Walt Maddox started singing as a teenager on the street corners of Manchester with a group called The Blenders. The group was a staple of the City's then-bustling lounge circuit, and by 1960, Maddox had cut his first single, released on the local Calico label, "Pinch Me" b/w "Would I?" (CSM 118).
He made his claim to fame when he joined The Marcels in May of 1961, after original members Richard Knauss and Gene Bricker jumped ship.
The group recorded “Heartaches” (Colpix 612), their second big hit, in September of 1961, with Maddox singing as second tenor.
And it's turned into a heck of a long-term relationship. Maddox sang with the group, through its many permutations, for four decades before becoming its manager and producer in 1999. And what a history.
In the early 1990s the group included Maddox, Fred Johnson, Richard Harris, Jules Hopson, and Richie Merritt, a pretty fair collection of Pittsburgh doo-wop All-Stars.
The Marcels split in 1995, when Fred Johnson formed his own group with a new cast. The rest of the gang replaced him with bass man Ted "Reno" Smith. And hey, you know it had to end up in court; how many Marcels can the oldies circuit stand?
Maddox won a lawsuit against now-departed Sunny James Svetnic, the manager of Johnson's group, for trademark infringement in 1996. In February of 2004, after a waging yet another court battle, Maddox was awarded all legal rights to the Marcels.
The Marcels are probably hotter now than in their heyday. The group was elected to the Vocal Group Hall of Fame in 2002, and they gigged nationally for 20 weeks last year, hitting clubs from Atlantic City to Las Vegas while touring.
Last year, they performed at the Arena for the annual Christmas-time doo-wop blowout.

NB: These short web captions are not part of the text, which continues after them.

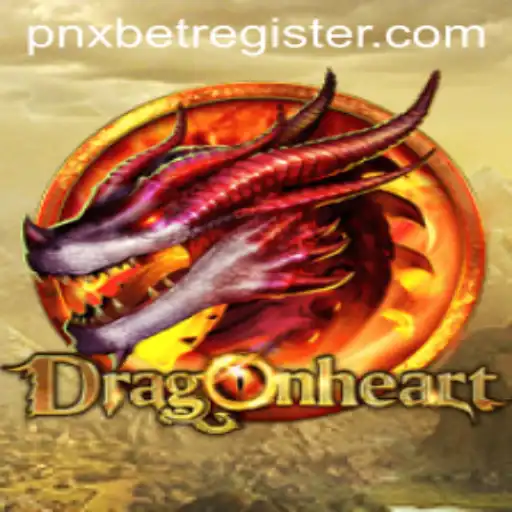 Embark on an Epic Adventure with DragonHeart: A Captivating Fantasy Strategy Game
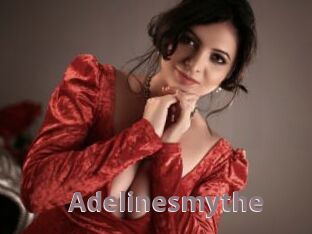 Adelinesmythe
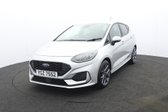 Ford Fiesta 5dr 1.0T EcoBoost ST-Line 21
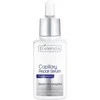 Activeshop Bielenda Professional kapiliarų taisymas, 30 ml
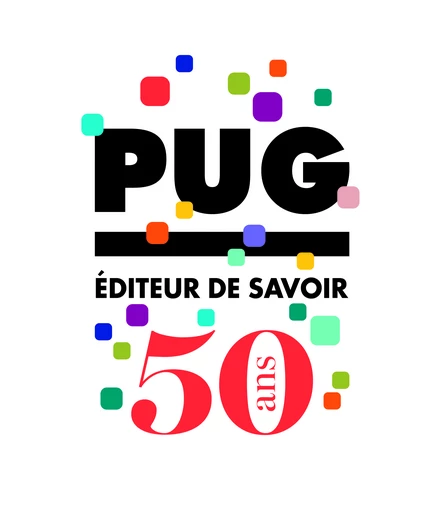 Parts sociales des PUG -  - PUG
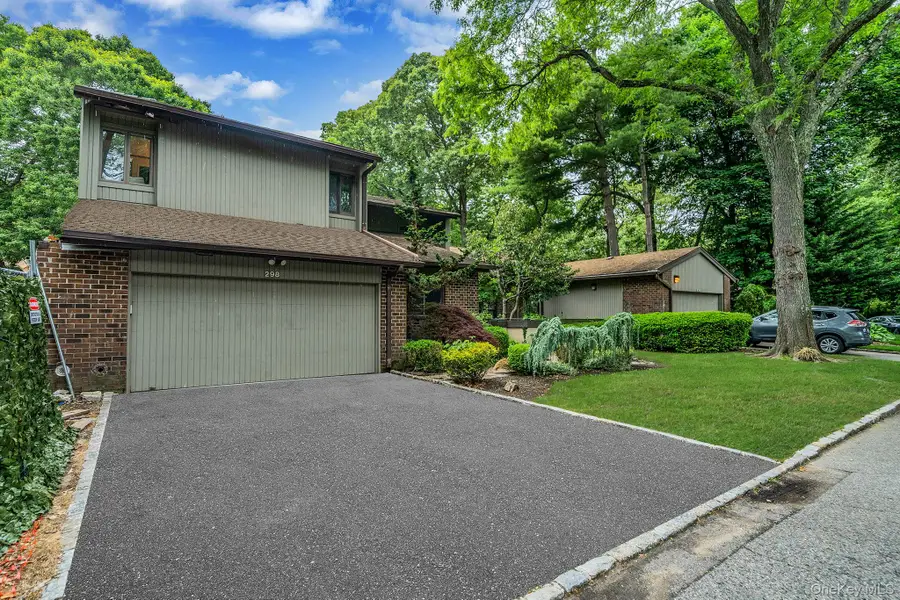 298 Vista Drive, Jericho, NY 11753 - #2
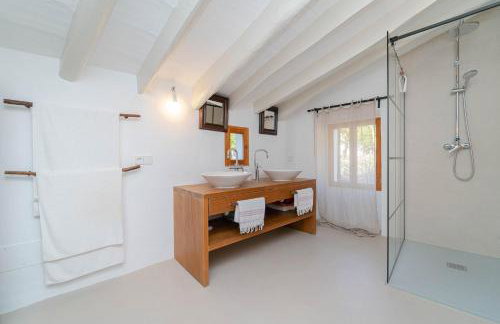 Se Taulera - Foto 14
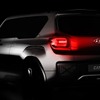 ヒュンダイ HND-14 Carlino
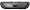 HTC Tattoo Smartphone (GPS, Android) silver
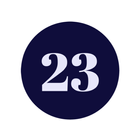 23Hundred Espresso icon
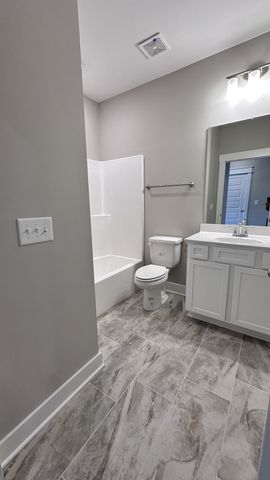 3517 Firerock Drive, Murfreesboro, TN 37128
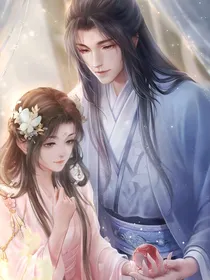 综短篇：小言情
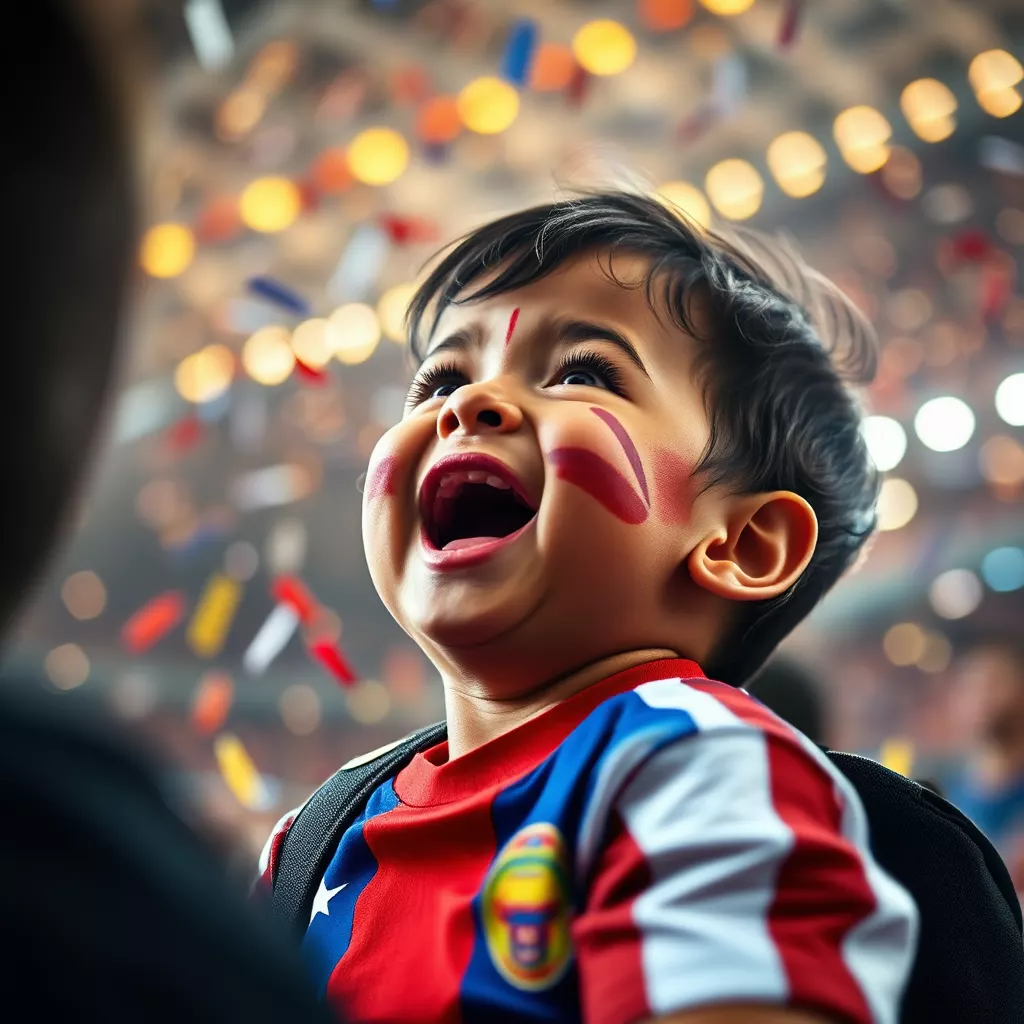 World Cup 2026 và cuộc chiến quyết định vị trí số một thế giới — view 4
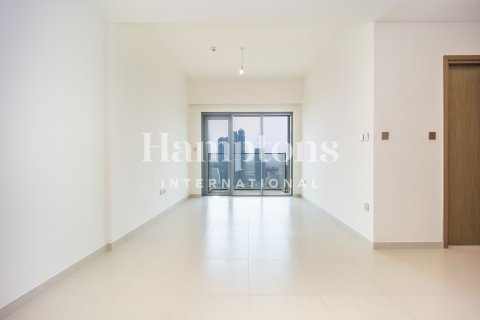 Apartament do wynajęcia w Downtown Dubai (Downtown Burj Dubai), Dubai, ZEA 1 sypialnia, 58.43598700 mkw., nr 706435 - zdjęcie 8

They cut a track on 2004's "Pittsburgh Music Legends," a disk made to benefit the local Boys and Girls Clubs. But Maddox is much more than the Marcels.
He's gone on stage as a solo act, and his “Tribute to Nat King Cole” show was a huge success. Maddox performed it with the Pittsburgh Symphony, the Wheeling Symphony, and the Westmoreland Symphony. Maddox took the hit show overseas to St. Thomas, Aruba, Tokyo and Okinawa.
You can catch his act in local clubs, too. When he has the time, the Walt Maddox Revue plays the region's venues.
He's active in the production end of the business. His Super M label churns out local acts - in fact, his last CD, “Walt Maddox Sings Favorites and More,” was released on the impress.
Maddox still bird-dogs local talent. He pushed the career of Beaver Fall's child prodigy Vanessa Campagna, a country songbird who's opened for Wynona Judd, Clint Black, Vince Gill and Reba McIntire. His label also records up-and comers like Alexa Magnotto, Kelsey Wilson, B. Elle, and Brittany Ulrich.
Maddox, like so many other Pittsburgh musicians, is a home boy who gives back to the community. He produces and performs an anti-drug school assembly program, “Wake Up Your Dreams.” That show may be his greatest achievement; thousands of students in Pittsburgh, Florida, Michigan, Ohio, West Virginia, Nevada, Arizona, California and as far away as Okinawa have been exposed to his upbeat message.
In fact, he had a hand in the superstar Christina Aguilera's rise during the early stages of her career, when she opened regularly for his “Wake Up Your Dreams” concerts with The Marcels.
Singer for a Hall of Fame band, Northside Old Timers Lifetime Achievement awardee (even though he lives in Ross now), producer, operator of his own label - Walt Maddox is Pittsburgh's one-man music majordomo - literally, The Mayor of the Palace. And that is who he is.